• Exercise objective: How does the John Nash walking post go on? Write what comes next in it, starting right after its final sentence.

• Given passage:
Thursday, 10 July 2014

Walking in the footsteps of John Nash ... Part II

This is the second part of the 7 mile walk around London that showcases the results of a unique collaboration between the Prince Regent, later King George IV, and his favourite architect, John Nash. You can read about the first 3 miles of the walk around Regent's Park here: Walking in the footsteps of John Nash ... Part I.

This is the map of the next section of the walk:

Nash's brief for this second instalment had been to create a grand royal route that would lead from Regent's Park, with its unique terraces of beautifully pristine villas to the Prince Regent's home, Carlton House, which backed onto St. James's. It was a difficult job insofar as the Prince Regent had a mad enthusiasm for building stuff, which he didn't always have the means to pay for, causing him to amend his plans, change the brief and leave his hapless architect to explain to his ministers why everything was running wildly over budget.

In any event we pick up the trail in Park Square East, from where we cross the Marylebone Road into Park Crescent, which funnelled the royal route into the wide expanse of Portland Place from which it would proceed into Regent Street travelling through Oxford Circus and Piccadilly Circus to arrive at Carlton House.

• Dataset content:
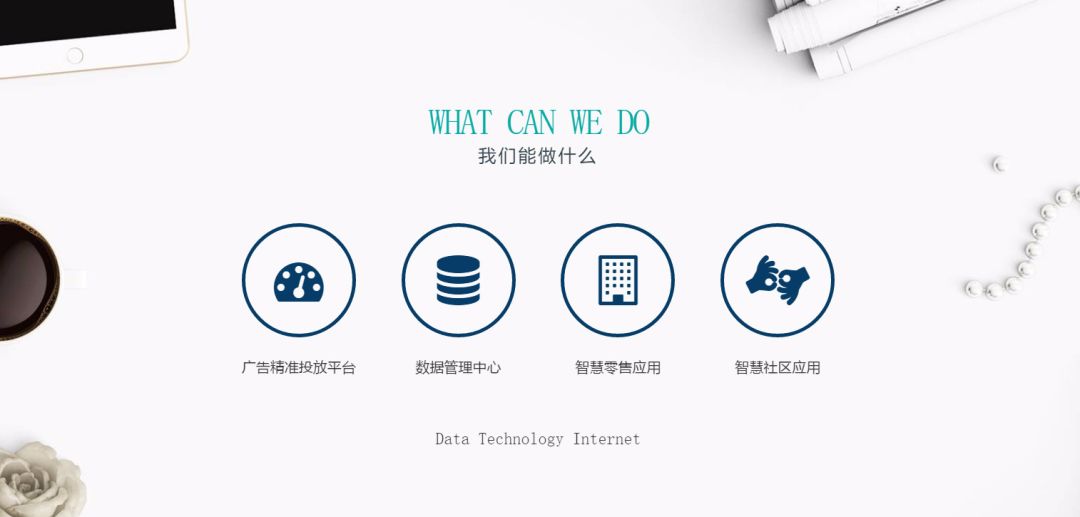 WHAT CAN WE DO
我们能做什么

广告精准投放平台

数据管理中心

智慧零售应用

智慧社区应用

Data Technology Internet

• Response to the exercise:
Work started on the buildings here in 1806, but, after the builder went bankrupt, they didn't get things finished until 1821.

Park Crescent, London
Park Crescent, London

On the garden side of the Crescent, just opposite to the entry into Portland Place you will find a rather splendid water trough that was installed by the Metropolitan Water Fountain and Cattle Trough Association, who were responsible for installing many such amenities throughout the city. The Association grew in tandem with the Temperance Movement and had a penchant for placing their water fountains directly outside public houses to discourage people from entering the publican's premises for a drink or to water their animals.

Park Crescent, London
This one tickled my funny bone with its injunction not to use the water for anything other than drinking purposes ... for man and beast and the threat that any other illicit use of the water, which remained the property of the Association, would be prosecuted. What had the good folk of the area been getting up to?

Anyway drag yourself past the (now empty) water trough and hang a left into Portland Place.

Portland Place, London

Portland Place had been laid out originally at the end of the eighteenth century by Robert and John Adams for the Duke of Portland. It is one of the widest streets in central London (33 metres/ 110 feet) because of a requirement laid down by Lord Foley, one of the Duke's pre-existing tenants, who had demanded that the new street plan should not interfere with his views.

As you walk down Portland Place you will pass the Chinese Embassy, and then the Polish Embassy on your right on either side of the Weymouth Street junction. There's always a silent protest by Falun Gong in front of the Chinese Embassy, but on the opposite side of Portland Place. Outside the Polish Embassy is a statue of General Sikorski, the wartime leader of the free Polish forces.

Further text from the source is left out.